| Set problem |
Please quote only the lines that start at the one with "What gap in" and go on to the last line of the data, both ends kept.

┌─ Dataset entries

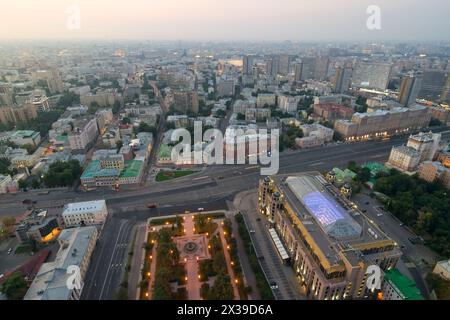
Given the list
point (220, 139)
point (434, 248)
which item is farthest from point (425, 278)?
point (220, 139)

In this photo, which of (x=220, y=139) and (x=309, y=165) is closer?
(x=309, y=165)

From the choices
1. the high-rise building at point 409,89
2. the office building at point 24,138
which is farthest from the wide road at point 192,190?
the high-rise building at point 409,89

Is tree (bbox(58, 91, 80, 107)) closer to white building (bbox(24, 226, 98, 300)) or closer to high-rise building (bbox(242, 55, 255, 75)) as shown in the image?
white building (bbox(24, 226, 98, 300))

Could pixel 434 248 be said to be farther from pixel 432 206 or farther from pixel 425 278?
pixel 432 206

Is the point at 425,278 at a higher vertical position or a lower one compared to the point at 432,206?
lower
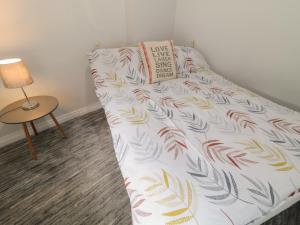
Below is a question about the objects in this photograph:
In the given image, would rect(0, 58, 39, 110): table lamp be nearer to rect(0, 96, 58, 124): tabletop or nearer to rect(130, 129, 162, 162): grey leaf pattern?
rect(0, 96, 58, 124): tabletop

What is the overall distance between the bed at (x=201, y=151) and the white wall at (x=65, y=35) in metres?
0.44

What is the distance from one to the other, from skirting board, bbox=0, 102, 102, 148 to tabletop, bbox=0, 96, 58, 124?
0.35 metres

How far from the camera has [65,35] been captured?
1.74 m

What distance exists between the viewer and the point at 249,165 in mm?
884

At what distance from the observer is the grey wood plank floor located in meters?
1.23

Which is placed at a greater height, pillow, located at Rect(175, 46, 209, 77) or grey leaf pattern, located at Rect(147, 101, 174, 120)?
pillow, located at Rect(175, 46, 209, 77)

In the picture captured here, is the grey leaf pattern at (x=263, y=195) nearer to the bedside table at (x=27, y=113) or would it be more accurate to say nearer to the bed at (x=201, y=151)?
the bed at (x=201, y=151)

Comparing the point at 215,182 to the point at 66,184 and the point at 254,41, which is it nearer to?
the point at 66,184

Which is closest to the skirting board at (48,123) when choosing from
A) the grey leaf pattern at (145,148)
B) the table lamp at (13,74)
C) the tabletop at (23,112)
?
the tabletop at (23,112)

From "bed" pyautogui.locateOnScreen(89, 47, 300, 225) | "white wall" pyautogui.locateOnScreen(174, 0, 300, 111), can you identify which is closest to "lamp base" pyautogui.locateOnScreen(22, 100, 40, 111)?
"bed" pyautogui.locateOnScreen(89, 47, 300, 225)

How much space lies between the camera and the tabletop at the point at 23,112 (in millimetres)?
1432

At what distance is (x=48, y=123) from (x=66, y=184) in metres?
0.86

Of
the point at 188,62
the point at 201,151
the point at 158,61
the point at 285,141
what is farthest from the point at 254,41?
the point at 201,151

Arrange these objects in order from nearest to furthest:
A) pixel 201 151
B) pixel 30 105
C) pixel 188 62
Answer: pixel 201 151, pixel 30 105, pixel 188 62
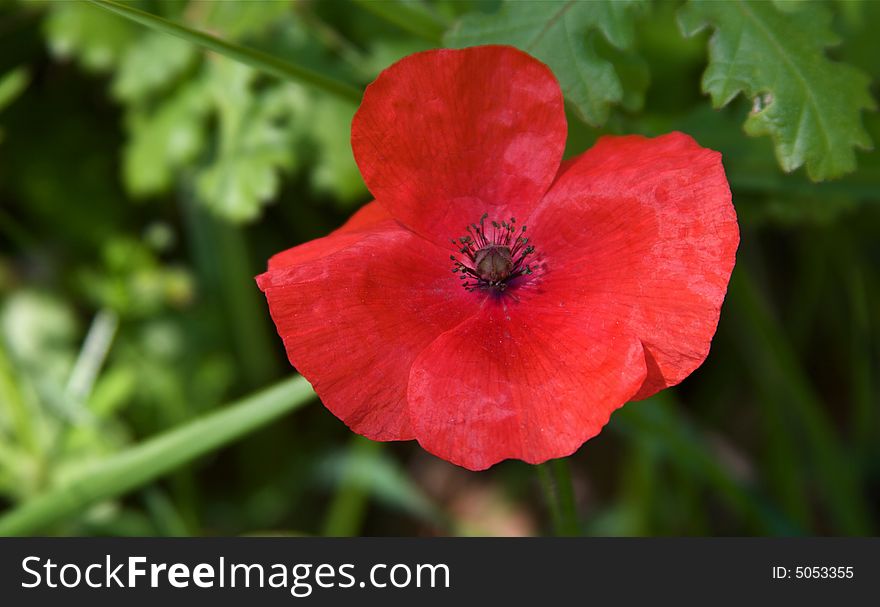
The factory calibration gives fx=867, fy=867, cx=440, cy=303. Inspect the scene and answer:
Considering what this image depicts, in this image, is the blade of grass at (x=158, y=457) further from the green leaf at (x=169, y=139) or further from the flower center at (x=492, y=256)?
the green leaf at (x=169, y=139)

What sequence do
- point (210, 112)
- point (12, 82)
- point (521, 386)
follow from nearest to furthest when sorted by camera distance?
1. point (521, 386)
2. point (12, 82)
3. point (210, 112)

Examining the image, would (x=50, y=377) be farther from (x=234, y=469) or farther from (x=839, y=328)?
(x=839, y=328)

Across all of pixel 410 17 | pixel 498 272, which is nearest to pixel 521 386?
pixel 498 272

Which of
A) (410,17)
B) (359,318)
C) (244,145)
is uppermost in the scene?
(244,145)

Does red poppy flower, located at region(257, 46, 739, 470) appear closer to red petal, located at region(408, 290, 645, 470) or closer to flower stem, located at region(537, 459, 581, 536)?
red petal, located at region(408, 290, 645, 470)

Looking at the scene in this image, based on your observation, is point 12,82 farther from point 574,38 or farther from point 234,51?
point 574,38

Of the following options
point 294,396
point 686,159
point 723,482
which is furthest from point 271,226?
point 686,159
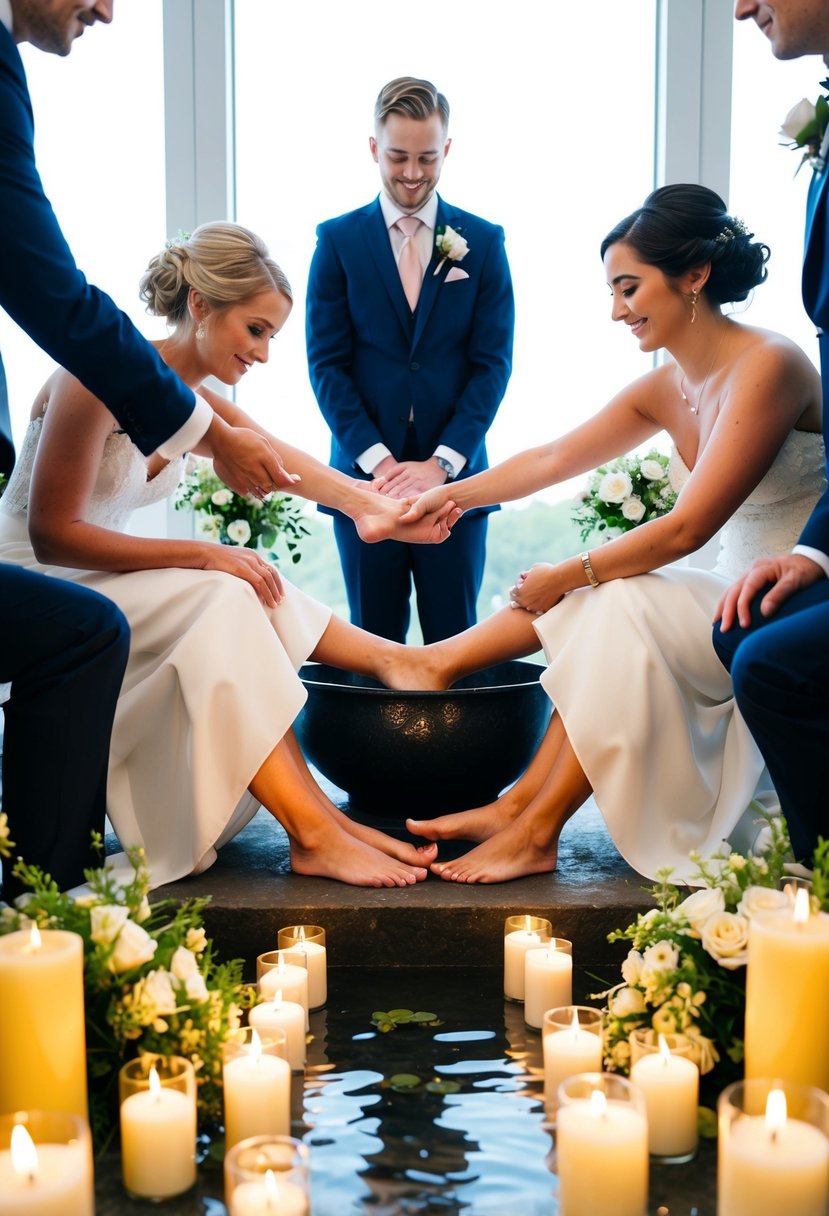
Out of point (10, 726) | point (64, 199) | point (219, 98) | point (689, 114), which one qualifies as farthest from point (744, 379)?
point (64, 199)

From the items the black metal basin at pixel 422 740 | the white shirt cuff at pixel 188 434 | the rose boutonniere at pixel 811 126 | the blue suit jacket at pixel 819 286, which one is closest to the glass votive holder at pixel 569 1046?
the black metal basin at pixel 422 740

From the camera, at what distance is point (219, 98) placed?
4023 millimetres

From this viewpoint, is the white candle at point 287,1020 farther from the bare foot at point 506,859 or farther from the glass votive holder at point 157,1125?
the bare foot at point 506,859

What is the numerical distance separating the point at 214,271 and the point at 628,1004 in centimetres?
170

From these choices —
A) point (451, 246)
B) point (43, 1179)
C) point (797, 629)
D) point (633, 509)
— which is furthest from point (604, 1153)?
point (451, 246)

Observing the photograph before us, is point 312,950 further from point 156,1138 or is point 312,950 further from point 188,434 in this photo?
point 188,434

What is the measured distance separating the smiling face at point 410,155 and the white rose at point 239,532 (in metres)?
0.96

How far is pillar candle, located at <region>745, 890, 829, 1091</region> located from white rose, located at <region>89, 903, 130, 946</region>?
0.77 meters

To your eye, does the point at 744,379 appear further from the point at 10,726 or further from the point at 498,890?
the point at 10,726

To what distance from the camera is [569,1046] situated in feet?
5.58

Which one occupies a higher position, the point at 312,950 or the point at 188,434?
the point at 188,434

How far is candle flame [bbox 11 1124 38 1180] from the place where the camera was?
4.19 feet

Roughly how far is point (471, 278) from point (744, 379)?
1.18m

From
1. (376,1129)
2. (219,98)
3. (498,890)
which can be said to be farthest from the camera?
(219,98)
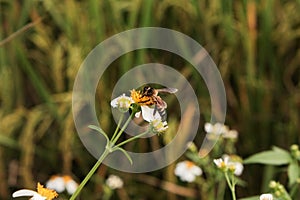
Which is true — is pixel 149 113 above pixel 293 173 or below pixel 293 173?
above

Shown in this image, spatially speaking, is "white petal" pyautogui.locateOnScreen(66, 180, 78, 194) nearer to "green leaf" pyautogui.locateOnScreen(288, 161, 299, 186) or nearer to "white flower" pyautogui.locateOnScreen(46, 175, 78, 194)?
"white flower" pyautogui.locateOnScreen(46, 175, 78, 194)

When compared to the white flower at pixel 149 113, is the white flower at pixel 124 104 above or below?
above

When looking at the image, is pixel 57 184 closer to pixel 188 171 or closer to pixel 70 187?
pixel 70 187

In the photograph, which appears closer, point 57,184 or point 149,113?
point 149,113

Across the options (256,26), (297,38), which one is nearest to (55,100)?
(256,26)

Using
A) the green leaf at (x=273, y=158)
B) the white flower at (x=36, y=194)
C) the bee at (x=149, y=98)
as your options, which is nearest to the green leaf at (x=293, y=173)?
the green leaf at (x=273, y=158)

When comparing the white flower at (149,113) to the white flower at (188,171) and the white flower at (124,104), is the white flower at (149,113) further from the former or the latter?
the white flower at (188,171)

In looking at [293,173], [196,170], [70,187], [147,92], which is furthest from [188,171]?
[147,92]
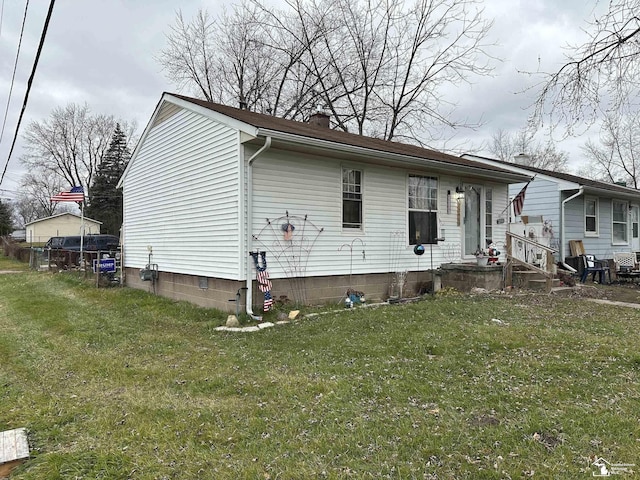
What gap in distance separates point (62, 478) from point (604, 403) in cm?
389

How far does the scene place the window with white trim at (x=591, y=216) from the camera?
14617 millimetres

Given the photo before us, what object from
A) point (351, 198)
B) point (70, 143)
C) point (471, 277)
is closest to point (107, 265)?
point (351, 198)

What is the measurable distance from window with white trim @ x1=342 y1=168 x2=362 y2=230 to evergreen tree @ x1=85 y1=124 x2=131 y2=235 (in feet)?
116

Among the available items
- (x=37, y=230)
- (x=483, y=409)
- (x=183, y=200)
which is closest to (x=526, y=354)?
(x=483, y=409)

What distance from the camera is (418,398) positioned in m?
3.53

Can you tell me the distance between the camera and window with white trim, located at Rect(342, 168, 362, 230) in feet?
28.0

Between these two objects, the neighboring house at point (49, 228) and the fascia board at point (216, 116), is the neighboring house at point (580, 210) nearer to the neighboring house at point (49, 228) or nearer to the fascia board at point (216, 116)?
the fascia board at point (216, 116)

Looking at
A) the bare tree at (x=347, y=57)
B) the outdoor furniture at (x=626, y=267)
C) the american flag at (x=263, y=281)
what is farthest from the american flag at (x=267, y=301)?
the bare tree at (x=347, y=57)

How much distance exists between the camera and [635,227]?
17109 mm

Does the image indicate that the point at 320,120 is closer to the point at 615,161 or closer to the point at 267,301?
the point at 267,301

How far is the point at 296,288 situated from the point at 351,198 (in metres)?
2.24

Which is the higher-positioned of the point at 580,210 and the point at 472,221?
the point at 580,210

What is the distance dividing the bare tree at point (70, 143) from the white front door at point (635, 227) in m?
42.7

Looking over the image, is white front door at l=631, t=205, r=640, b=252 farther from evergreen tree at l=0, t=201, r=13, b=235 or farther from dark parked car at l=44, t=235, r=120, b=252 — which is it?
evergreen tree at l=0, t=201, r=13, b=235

└─

| The output |
What gap in distance separates point (62, 478) from point (604, 403) in cm?
389

How far does the scene place the window with white trim at (x=591, y=216) from the camera?
14617 millimetres

Given the photo before us, what object from
A) point (351, 198)
B) point (70, 143)
C) point (471, 277)
is closest to point (107, 265)?
point (351, 198)

What is the measurable distance from window with white trim @ x1=342 y1=168 x2=362 y2=230 to evergreen tree @ x1=85 y1=124 x2=131 y2=235 (in feet)?
116

Among the available items
- (x=37, y=230)
- (x=483, y=409)
- (x=183, y=200)
which is closest to (x=526, y=354)?
(x=483, y=409)

What distance from the camera is (418,398) positioned in m?
3.53

Can you tell me the distance between the camera and window with white trim, located at Rect(342, 168, 362, 230) in feet?
28.0

Between these two objects, the neighboring house at point (49, 228) and the fascia board at point (216, 116), is the neighboring house at point (580, 210) nearer to the neighboring house at point (49, 228) or nearer to the fascia board at point (216, 116)?
the fascia board at point (216, 116)

Looking at
A) the bare tree at (x=347, y=57)
B) the outdoor furniture at (x=626, y=267)
C) the american flag at (x=263, y=281)
what is farthest from the american flag at (x=267, y=301)?
the bare tree at (x=347, y=57)

How much distance exists between the camera and [635,227]?
17109 mm

Does the image indicate that the point at 320,120 is closer to the point at 615,161 or closer to the point at 267,301?
the point at 267,301

How far is the point at 296,288 situated from the point at 351,198 (in metres)?
2.24

Which is the higher-positioned of the point at 580,210 and the point at 472,221?
the point at 580,210

What is the distance dividing the bare tree at point (70, 143) from the white front door at point (635, 227) in m?
42.7

Looking over the image, is white front door at l=631, t=205, r=640, b=252 farther from evergreen tree at l=0, t=201, r=13, b=235 or farther from dark parked car at l=44, t=235, r=120, b=252 — which is it?
evergreen tree at l=0, t=201, r=13, b=235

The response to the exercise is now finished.